Jude Doyle recently wrote about the transition of music journalism into fan service, noting "The proper role of a music journalist — or any journalist — is always adversarial, not in the sense of being needlessly mean or hostile, but in the sense that it is our job to publish the truth, whether or not our subjects like it. A journalist is not a fan; a journalist is not a friend; a journalist is someone who says what happened." He also noted that Taylor Swift fans have become so bitterly hostile against anyone who might speak out of turn about her that negative reviews of her albums have been posted without a writer's name attached to them, because no one wants that kind of heat over goddamn pop music.
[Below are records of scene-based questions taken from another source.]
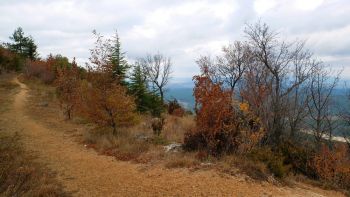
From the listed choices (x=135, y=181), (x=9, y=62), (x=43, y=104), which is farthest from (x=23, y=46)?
(x=135, y=181)

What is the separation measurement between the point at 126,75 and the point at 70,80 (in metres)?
3.23

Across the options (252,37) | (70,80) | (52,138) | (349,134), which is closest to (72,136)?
(52,138)

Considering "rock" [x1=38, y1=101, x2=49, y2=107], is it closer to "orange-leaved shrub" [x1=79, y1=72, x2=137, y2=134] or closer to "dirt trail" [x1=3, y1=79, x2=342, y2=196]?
"orange-leaved shrub" [x1=79, y1=72, x2=137, y2=134]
But that's the thing, isn't it? It's all heat all the time. Even among so-called online "friends" we're all too eager to argue over a meaningless subject because we're bored, in a bad mood, or, more likely, feeling helpless about things out of our control and taking it out on an easy target. Posting an opinion or a criticism for strangers to read is a different kind of minefield. December will mark ten years since The Force Awakens came out, and there are still people who treat it as the most heinous crime against society since the Armenian Genocide. God help the person who claims it was "okay" (in truth, I've only watched it once and barely remember it), because that seems to trigger a flying monkey squad of people who will not only disagree with you, but rant that Kathleen Kennedy should have been publicly tarred and feathered, and folks, I don't think they're joking.
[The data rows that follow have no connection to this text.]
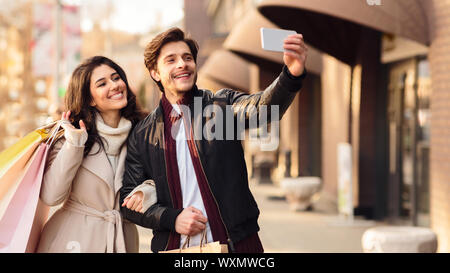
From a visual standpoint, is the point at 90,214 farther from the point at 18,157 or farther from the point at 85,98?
the point at 85,98

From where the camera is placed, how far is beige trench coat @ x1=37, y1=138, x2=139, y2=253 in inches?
115

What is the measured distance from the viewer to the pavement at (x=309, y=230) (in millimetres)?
7782

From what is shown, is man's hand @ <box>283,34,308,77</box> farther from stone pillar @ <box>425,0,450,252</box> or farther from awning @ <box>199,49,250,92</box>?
awning @ <box>199,49,250,92</box>

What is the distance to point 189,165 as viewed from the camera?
2543 millimetres

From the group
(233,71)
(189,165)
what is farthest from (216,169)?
(233,71)

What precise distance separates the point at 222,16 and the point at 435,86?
2231cm

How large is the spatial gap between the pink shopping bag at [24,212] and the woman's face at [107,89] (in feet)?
1.13

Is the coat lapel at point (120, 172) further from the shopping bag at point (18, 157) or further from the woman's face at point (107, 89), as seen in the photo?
the shopping bag at point (18, 157)

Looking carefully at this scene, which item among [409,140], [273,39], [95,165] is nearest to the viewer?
[273,39]

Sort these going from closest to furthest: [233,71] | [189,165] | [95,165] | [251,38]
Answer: [189,165]
[95,165]
[251,38]
[233,71]

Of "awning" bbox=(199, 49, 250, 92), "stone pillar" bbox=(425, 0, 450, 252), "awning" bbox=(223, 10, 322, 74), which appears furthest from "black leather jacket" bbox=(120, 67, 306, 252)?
"awning" bbox=(199, 49, 250, 92)

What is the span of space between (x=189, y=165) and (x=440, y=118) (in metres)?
4.57

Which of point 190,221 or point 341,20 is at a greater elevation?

We came into social media to find community and exchange ideas, and it ended up mostly being a bunch of people screaming about one thing or another. If I see one more YouTube thumbnail of a bearded man with his eyes bugging and mouth agape like someone is stepping on his balls, I'm going to disconnect my internet. Too many people have made their mark in the 21st century specifically by being very angry all the time. It's their brand. It's currency. And like actual currency, we like to think there should be a hierarchy of who gets to have it and who doesn't. Some hapless freelancer is shouted down for giving a positive review to Superman, meanwhile Steve The Comic Connoisseur or whoever posts a video ranting that the new Superman is a beta soy cuck or some shit and gets four million views.
Even writers I like often have to resort these days to hyperbole, describing movies no one will remember three months from now as the worst thing they've ever seen. We're all collectively walking around with stroke-level blood pressure. It's exhausting. I'm exhausted. It is very unfortunate that cultural criticism, as we know it, is a dying art. But, honestly, we killed it.